Their solicitor, old Mr. Worthington, indeed a worthy man, was the boys’ other guardian. He’d honored his late client’s wishes to the letter and dutifully been nothing more than a cipher, approving any request or instruction Madeline made. She had nothing but fondness for Worthington. Then again, he’d been dealing with the Gascoigne temperament for long enough to acknowledge that the only person capable of dealing with her three brothers was another Gascoigne, namely herself.

She understood her brothers and they understood her. The bond linking them ran much deeper than mere affection, carried in blood and bone. They would all be, like her and their father, tall, strong and vital. Confident, too, masters of their lives, with a streak of open honesty that, on occasion, set others back on their heels.

She’d devoted the last ten years of her life to ensuring they were as they were, that nothing would dim their potential, that they would have every opportunity to be the men they might be, the best men they could be.

What she saw before her pleased and reassured. She’d never consciously questioned the decision she’d taken long ago, foisted upon her by fate perhaps, yet she’d never doubted that being the boys’ guardian was the right path for her. And if sometimes, in the quiet of the night when she was alone in her room, she wondered what might otherwise have been, the question was irrelevant, the thought behind it fleeting.

She’d made a decision, and she’d been right. The proof sat before her, licking crumbs from their fingers.

“The Crowhurst bull.” Her words brought all three boys instantly alert; her expression impassive, she watched them quell the impulse to glance at each other. Instead, they fixed their gazes, limpidly inquiring, on her.

“I spoke with his lordship yesterday,” she continued, “and smoothed things over. However, he said to inform you that he wasn’t amused.”

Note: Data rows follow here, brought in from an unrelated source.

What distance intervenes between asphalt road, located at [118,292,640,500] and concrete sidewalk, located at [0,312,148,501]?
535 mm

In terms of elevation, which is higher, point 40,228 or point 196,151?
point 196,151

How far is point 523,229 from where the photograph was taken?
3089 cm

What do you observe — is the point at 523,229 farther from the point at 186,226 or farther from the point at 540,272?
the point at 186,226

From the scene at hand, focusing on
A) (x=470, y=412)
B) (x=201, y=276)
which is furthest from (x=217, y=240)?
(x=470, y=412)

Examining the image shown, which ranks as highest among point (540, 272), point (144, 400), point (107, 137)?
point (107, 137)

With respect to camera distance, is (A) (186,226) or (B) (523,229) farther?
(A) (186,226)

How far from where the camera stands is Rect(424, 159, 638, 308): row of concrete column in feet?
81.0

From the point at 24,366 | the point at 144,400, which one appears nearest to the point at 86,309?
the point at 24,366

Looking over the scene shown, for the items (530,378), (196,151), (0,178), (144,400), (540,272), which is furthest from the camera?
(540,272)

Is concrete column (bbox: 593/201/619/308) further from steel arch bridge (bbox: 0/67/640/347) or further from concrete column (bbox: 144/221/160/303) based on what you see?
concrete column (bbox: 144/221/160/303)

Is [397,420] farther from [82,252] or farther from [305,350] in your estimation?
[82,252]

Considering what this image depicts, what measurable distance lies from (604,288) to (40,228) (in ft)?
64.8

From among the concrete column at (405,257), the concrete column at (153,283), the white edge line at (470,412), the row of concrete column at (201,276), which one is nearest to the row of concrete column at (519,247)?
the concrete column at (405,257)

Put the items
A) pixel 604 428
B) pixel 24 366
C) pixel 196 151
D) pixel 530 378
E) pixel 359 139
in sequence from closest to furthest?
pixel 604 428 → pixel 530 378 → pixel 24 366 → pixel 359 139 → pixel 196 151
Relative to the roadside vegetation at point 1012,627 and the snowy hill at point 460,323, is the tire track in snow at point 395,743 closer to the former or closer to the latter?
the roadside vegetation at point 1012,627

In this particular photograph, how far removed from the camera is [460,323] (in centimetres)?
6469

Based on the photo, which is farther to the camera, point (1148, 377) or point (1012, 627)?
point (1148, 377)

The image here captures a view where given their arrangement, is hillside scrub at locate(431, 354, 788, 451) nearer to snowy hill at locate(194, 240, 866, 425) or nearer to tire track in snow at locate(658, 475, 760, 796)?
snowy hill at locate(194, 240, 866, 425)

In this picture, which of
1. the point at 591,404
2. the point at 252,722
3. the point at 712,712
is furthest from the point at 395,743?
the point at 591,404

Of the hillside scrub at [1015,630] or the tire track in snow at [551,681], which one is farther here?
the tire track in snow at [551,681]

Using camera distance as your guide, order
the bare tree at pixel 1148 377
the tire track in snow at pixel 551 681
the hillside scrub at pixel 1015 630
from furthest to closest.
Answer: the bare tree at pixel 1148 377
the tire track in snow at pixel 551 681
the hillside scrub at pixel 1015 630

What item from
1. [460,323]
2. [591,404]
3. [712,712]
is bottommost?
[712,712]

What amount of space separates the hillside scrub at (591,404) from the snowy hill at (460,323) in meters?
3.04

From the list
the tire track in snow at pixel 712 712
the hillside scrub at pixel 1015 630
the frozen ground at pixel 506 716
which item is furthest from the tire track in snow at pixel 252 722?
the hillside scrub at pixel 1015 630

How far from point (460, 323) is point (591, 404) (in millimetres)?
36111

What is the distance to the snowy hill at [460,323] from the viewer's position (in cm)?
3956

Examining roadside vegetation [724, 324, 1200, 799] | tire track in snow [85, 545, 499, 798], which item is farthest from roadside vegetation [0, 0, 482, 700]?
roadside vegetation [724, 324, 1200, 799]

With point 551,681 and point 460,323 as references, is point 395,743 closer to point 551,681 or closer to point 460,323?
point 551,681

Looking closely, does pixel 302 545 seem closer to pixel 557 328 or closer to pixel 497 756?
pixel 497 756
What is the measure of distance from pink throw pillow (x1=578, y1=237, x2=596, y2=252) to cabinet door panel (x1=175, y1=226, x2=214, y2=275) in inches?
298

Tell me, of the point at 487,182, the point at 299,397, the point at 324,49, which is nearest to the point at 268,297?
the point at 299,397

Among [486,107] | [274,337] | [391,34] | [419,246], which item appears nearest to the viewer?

She made the last words sound ominous. Harry opened his mouth, but she held up a hand, staying his comments. “Be that as it may, you’ll have an opportunity to make your apologies in person. Or at least Harry will.”

“I will?” Harry looked taken aback.

She held up Sybil’s white card. “This is an invitation to dine at Crowhurst Castle this evening. For Aunt Muriel, me”—she looked at Harry—“and you.”